**Task details**: Count the lines below that contain the word "camera". Reply with the number only.

**Records for this exercise**:

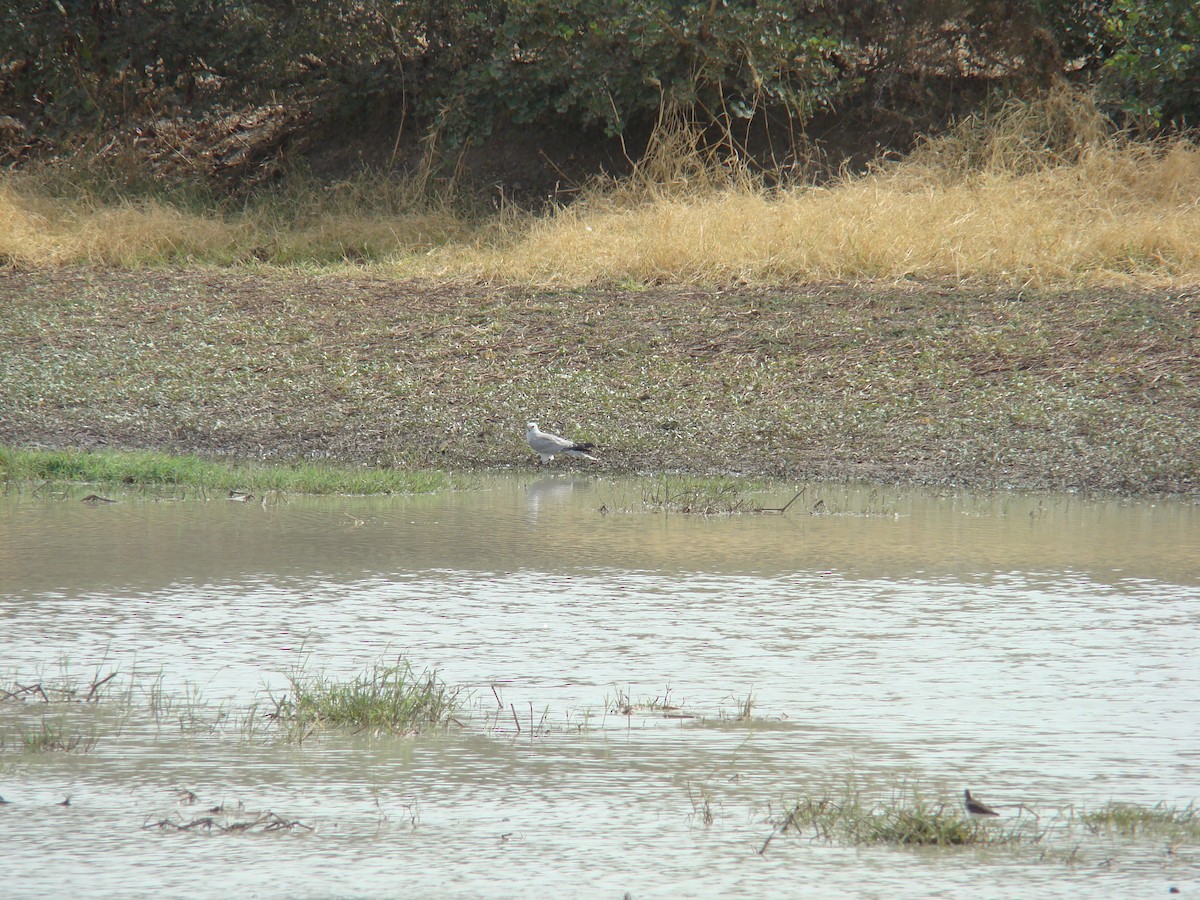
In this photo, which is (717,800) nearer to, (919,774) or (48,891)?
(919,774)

--

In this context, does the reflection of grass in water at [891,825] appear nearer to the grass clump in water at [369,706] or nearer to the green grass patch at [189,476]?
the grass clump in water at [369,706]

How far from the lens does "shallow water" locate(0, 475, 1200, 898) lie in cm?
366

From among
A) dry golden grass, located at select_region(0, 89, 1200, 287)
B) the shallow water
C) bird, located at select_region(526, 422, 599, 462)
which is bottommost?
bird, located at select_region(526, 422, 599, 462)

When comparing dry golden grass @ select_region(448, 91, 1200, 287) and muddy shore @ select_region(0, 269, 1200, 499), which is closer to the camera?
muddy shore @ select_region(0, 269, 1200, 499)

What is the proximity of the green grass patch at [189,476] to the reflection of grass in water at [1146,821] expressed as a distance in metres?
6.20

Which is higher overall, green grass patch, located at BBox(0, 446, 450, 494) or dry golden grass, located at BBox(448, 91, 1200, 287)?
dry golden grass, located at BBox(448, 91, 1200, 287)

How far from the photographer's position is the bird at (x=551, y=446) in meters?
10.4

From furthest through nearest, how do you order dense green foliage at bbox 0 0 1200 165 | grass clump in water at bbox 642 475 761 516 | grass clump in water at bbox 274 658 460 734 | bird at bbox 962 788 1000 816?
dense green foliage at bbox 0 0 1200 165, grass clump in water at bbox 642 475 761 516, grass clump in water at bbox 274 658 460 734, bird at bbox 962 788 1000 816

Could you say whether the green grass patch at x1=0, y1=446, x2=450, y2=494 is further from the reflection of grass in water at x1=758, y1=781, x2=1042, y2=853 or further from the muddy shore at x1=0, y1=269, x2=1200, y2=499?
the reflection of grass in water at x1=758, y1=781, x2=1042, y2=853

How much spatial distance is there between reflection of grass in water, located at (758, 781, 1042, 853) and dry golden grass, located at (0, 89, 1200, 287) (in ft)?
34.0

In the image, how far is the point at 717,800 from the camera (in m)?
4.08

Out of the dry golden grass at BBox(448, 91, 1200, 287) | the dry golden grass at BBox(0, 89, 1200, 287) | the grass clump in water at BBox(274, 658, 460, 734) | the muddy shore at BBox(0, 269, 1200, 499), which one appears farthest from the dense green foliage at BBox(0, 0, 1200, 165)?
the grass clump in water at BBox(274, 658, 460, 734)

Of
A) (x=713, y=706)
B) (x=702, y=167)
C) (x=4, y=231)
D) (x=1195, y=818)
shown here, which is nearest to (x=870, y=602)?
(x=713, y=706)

* * *

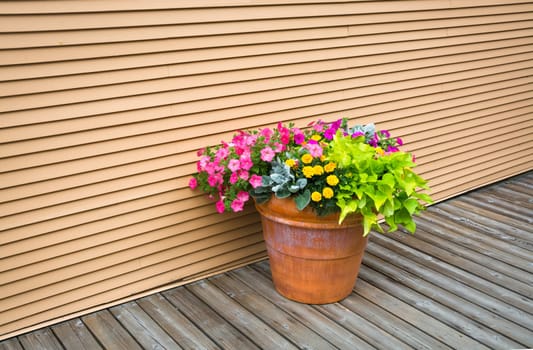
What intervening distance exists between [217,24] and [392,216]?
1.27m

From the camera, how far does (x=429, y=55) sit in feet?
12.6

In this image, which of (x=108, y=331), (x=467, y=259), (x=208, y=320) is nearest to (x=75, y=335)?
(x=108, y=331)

**Final answer**: 3